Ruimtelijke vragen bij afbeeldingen
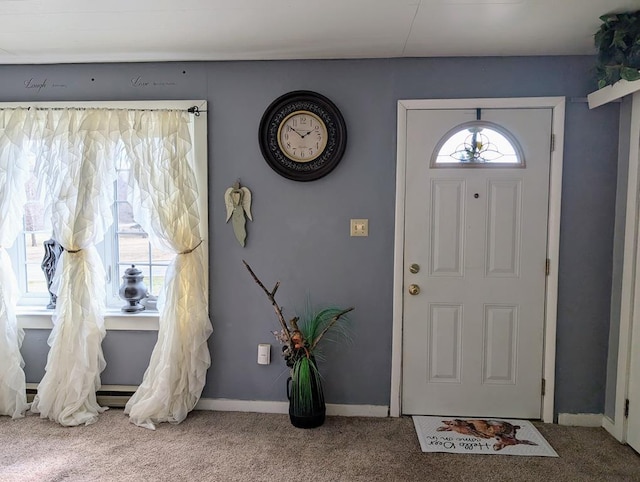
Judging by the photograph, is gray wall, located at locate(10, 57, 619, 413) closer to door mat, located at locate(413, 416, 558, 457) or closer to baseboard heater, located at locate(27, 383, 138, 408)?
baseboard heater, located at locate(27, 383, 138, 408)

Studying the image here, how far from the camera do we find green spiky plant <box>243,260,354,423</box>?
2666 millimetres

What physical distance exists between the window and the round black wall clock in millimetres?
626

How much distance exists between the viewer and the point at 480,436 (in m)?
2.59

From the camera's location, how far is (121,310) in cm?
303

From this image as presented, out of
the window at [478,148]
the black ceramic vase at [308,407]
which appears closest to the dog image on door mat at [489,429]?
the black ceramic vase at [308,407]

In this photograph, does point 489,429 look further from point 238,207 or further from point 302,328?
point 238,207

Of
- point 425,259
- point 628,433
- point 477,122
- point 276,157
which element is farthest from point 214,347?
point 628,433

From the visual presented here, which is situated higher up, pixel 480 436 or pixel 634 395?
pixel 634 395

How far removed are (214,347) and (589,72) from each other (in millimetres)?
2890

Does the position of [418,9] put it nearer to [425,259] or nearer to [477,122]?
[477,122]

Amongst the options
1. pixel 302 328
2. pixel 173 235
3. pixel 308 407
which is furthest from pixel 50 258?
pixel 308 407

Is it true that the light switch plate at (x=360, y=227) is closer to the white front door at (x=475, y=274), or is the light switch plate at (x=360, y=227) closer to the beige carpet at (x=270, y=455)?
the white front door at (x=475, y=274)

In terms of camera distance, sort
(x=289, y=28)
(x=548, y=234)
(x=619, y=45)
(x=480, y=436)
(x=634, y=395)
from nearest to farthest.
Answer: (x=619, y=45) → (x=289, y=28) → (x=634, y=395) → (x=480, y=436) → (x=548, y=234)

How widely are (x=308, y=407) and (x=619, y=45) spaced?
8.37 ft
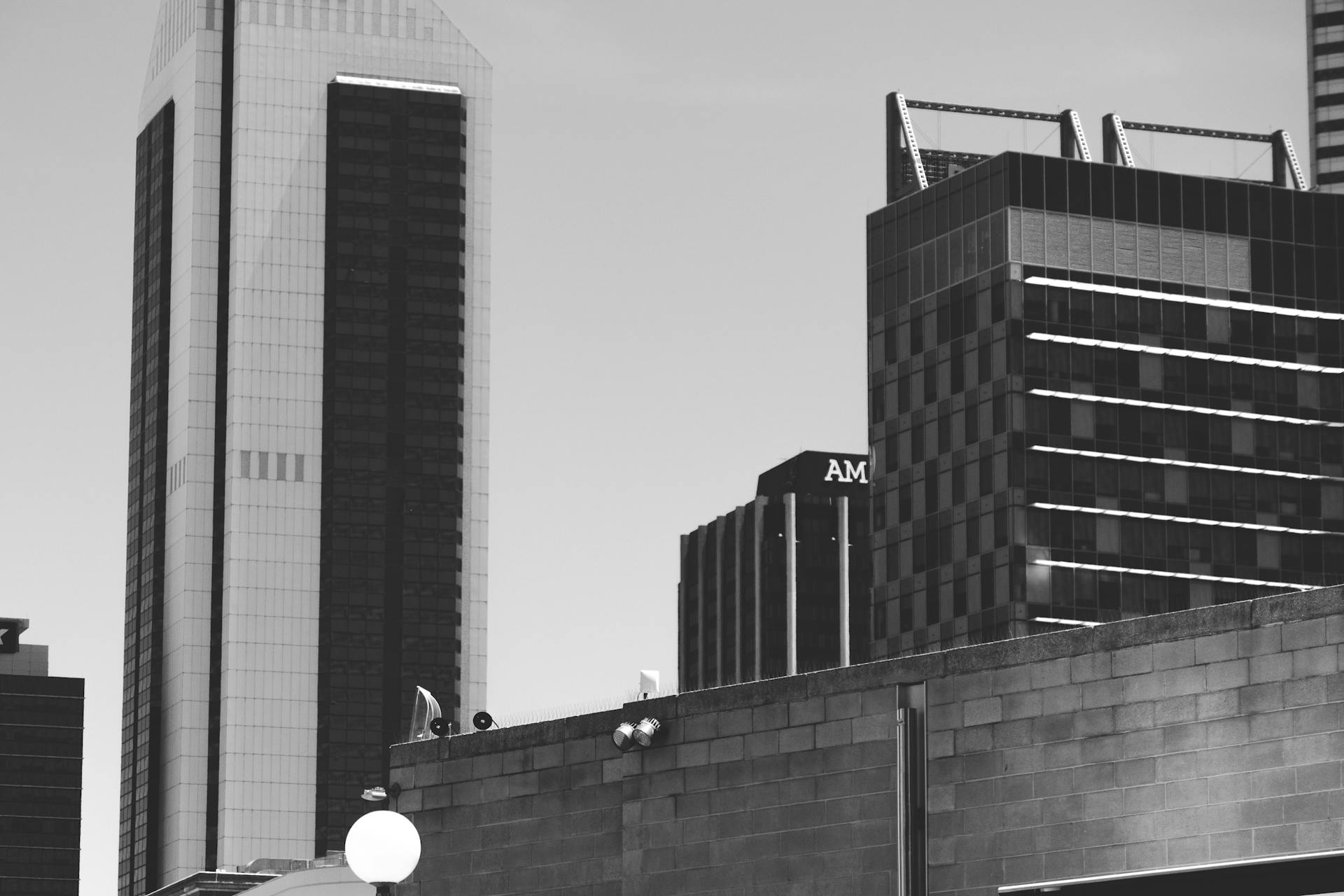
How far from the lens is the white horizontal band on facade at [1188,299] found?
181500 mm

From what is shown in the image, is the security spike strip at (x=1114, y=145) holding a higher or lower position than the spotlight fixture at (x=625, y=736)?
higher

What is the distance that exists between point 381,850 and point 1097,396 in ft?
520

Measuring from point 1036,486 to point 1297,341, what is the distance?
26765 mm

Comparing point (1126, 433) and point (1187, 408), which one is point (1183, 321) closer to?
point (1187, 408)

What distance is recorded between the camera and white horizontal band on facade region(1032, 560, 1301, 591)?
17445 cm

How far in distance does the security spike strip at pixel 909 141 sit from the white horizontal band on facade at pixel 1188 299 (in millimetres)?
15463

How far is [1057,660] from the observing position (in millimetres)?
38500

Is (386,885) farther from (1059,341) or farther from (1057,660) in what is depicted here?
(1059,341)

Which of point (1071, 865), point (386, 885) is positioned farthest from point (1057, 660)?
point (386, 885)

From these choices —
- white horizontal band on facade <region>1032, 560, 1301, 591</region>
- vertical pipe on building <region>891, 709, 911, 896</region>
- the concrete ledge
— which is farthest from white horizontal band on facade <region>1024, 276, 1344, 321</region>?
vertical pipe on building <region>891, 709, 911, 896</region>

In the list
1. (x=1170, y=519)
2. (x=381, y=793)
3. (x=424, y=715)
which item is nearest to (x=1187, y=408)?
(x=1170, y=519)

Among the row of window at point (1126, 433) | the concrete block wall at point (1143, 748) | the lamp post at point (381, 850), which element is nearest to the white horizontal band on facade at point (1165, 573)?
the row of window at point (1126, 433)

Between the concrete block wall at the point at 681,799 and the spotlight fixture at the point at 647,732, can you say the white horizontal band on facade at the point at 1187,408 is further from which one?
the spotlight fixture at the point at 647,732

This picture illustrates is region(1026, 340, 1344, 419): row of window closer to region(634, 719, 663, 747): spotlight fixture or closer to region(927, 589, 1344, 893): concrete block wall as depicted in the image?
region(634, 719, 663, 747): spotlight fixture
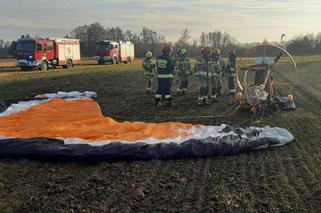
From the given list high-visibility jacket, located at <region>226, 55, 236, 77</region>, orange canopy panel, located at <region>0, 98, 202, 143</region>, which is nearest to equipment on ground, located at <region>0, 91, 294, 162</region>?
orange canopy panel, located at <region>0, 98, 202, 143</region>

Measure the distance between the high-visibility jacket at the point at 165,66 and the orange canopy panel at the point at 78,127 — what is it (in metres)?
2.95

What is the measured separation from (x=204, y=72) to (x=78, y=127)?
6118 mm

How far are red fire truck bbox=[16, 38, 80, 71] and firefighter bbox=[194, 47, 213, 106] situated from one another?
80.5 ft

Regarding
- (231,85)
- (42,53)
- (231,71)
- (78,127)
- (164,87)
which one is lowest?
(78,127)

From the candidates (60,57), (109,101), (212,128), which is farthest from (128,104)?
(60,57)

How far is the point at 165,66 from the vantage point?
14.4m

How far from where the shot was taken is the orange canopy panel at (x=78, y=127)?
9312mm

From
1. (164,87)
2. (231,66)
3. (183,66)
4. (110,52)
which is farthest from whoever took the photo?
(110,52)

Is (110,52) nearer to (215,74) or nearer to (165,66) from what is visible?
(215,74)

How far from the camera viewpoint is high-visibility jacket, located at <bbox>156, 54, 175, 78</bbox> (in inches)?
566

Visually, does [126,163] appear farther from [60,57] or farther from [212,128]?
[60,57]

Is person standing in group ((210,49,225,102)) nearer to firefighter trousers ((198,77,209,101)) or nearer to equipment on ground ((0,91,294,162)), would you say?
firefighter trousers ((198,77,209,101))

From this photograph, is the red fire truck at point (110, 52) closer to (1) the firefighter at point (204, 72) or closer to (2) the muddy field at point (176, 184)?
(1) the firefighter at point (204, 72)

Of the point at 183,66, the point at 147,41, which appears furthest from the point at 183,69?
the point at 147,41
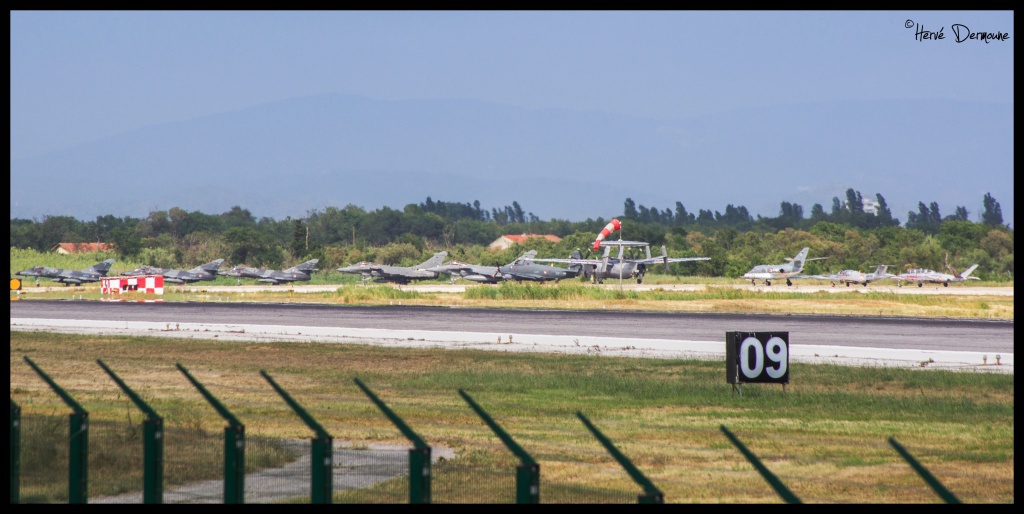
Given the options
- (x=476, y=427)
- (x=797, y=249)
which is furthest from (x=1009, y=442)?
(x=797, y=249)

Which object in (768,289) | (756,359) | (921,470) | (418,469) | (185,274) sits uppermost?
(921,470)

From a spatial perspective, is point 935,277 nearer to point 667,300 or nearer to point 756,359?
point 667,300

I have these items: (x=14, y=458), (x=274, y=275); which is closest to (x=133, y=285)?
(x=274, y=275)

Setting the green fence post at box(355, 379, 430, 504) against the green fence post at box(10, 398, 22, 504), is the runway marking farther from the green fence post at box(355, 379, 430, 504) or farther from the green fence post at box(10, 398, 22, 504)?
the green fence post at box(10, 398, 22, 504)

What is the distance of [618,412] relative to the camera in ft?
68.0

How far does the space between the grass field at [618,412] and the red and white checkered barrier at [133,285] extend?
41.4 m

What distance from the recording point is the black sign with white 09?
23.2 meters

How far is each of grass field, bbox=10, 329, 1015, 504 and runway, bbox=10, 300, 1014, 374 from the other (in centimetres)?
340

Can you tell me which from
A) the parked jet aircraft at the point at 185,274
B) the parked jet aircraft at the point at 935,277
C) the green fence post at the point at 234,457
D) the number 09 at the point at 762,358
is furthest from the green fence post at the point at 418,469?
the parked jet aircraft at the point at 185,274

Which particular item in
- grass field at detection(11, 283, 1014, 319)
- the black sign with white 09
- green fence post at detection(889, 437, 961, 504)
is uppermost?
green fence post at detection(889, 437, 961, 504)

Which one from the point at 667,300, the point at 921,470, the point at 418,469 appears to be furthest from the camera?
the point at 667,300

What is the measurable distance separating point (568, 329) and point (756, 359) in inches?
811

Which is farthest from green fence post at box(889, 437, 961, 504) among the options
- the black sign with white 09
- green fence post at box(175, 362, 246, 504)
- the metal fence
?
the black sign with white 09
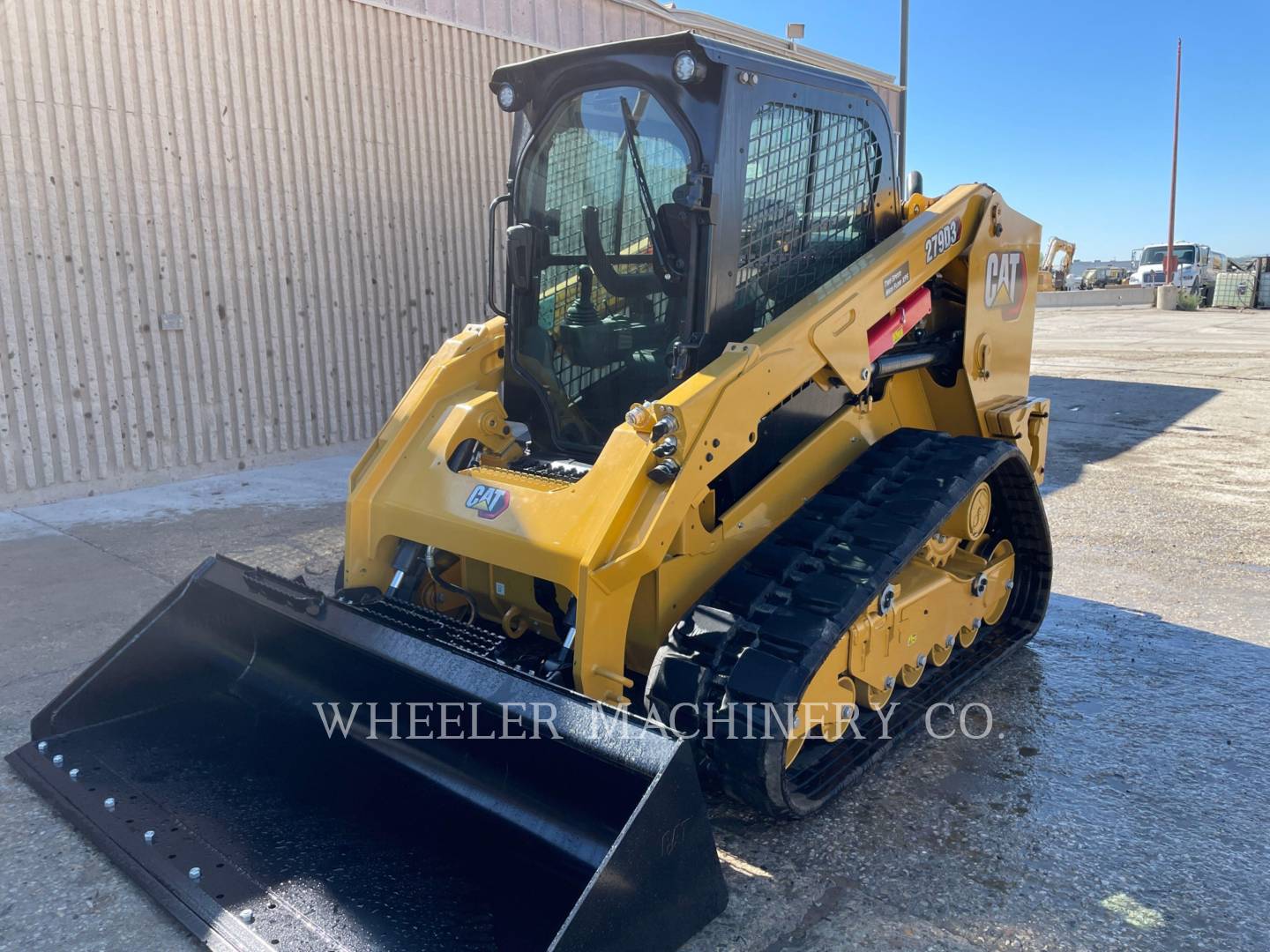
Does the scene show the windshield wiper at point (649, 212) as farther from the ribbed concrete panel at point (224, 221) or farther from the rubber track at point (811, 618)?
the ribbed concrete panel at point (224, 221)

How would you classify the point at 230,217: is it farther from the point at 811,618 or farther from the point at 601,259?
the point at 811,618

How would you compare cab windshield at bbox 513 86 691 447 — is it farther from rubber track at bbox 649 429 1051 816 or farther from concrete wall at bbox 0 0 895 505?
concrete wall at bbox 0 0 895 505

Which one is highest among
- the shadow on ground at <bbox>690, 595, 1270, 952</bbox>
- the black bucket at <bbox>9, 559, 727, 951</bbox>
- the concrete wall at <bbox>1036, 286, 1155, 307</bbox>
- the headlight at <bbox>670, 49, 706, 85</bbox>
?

→ OPDRACHT
Zoek in de gegevens elke regel met het woord "element" en schrijf die regels over. Hoofdletters en kleine letters tellen mee.

→ ANTWOORD
which element is farthest from point 214,347?
Among the row of window at point (1126, 433) | the concrete block wall at point (1143, 748) | the lamp post at point (381, 850), which element is nearest to the white horizontal band on facade at point (1165, 573)?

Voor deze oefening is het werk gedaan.